Regular job + slight progress on ZeRO-2/3

mle
python
Fixing prod issues at Kivala, working on a design overhaul of the product + progress on ZeRO-2 and 3
Published

September 22, 2025

Regular Job

We’ve had some issues with our SIM provider resulting in intermittent loss of network on our edge devices, so I’m working on issues to mitigate and enhance our resilience infra.
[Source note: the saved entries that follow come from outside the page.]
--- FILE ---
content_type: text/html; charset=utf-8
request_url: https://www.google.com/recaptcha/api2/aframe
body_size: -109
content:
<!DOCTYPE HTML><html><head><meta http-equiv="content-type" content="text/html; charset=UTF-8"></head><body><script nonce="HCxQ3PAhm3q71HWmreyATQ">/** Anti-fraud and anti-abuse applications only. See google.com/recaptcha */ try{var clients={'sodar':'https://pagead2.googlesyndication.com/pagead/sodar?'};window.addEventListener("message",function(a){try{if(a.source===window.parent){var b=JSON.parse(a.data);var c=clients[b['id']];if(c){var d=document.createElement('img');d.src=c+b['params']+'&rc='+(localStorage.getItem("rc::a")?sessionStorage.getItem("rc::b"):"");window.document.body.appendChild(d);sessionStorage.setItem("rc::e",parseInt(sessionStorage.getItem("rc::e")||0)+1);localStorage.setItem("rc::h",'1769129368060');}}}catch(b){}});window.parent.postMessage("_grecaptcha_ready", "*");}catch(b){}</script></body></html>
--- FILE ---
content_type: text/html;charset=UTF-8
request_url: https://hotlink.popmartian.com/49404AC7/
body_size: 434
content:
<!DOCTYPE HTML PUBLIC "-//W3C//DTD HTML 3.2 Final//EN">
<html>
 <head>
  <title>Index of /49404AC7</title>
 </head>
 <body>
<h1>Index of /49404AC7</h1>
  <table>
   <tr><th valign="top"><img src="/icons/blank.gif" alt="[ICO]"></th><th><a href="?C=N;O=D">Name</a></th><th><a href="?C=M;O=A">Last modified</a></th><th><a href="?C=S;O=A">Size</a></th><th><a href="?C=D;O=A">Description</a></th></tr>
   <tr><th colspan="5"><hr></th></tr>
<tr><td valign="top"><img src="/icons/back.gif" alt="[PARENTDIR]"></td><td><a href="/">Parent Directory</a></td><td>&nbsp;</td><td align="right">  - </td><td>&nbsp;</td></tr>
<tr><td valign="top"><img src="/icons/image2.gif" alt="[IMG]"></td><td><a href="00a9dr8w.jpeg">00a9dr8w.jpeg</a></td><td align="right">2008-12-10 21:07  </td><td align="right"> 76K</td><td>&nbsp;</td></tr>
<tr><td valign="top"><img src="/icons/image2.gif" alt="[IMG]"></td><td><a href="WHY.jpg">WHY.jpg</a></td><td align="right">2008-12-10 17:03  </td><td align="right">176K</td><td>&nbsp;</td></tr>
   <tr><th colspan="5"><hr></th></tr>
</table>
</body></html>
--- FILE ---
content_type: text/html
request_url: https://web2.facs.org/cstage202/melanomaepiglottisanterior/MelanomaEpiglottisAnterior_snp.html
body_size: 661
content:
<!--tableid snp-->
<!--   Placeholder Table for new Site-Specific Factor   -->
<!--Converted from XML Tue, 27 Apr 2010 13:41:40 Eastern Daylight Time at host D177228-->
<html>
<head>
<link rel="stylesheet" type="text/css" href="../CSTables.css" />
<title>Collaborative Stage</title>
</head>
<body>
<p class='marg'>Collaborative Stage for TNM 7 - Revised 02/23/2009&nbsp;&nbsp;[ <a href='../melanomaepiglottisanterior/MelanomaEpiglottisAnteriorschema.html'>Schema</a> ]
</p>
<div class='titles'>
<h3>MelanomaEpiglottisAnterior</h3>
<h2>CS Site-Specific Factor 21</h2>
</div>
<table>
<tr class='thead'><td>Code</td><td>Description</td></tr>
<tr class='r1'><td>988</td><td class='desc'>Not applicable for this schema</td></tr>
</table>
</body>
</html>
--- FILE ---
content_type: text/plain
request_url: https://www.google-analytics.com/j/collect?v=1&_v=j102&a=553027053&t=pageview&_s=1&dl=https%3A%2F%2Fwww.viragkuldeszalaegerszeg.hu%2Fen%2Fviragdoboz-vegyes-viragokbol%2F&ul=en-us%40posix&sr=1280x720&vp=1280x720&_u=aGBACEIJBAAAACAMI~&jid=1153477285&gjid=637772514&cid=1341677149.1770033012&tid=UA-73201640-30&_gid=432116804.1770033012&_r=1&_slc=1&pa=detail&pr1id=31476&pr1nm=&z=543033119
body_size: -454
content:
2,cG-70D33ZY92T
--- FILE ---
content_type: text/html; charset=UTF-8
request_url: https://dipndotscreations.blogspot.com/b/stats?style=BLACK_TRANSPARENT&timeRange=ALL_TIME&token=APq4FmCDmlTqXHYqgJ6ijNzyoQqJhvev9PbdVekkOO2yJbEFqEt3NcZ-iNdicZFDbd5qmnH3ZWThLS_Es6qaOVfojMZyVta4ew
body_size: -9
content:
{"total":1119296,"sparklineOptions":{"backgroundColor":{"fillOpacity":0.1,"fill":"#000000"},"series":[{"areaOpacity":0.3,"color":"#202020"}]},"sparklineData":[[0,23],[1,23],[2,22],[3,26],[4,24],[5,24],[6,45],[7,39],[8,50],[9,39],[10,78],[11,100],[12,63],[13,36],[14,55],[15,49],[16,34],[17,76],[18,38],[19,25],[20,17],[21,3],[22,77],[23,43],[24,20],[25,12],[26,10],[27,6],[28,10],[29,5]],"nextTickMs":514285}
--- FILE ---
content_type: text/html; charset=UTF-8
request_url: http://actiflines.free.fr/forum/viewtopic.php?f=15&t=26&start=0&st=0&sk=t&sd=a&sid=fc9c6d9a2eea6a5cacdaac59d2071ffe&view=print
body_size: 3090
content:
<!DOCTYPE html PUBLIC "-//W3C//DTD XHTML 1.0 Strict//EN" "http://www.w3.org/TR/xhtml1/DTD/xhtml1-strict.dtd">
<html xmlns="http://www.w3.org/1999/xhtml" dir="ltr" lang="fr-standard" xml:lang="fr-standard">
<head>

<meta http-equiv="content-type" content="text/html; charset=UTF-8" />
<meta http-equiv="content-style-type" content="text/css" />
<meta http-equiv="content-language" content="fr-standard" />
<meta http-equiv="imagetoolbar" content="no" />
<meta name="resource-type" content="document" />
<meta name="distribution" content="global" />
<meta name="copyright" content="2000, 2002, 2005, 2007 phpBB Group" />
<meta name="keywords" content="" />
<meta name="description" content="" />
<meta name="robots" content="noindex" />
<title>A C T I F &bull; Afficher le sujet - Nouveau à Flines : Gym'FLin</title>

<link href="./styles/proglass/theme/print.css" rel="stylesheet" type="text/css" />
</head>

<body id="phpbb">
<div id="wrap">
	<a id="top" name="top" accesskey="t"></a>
As a result of developping a new product from scratch in-house, we’ve worked on a design overhaul of the entire intercom system, which I’ve already fully implemented. But we’ve decided to ship this update to our existing system. That’s running on a completely different tech stack, so I have to duplicate the work and effort, leading to little time for ML.

ZeRO-2/3

Not much to add. I’ve begun writing my toy FSDP implementation, not much done yet. I did hit a wall trying to run the same script on my macbook pro and on Modal. torchrun would fail with cryptic issues about IPv6, here’s the line to run the script working:

GLOO_SOCKET_FAMILY=inet PYTORCH_ENABLE_MPS_FALLBACK=1 uv run -m torch.distributed.run --nnodes=1 --node_rank=0 --master_addr=127.0.0.1 --master_port=29500 --nproc_per_node=2 <script.py>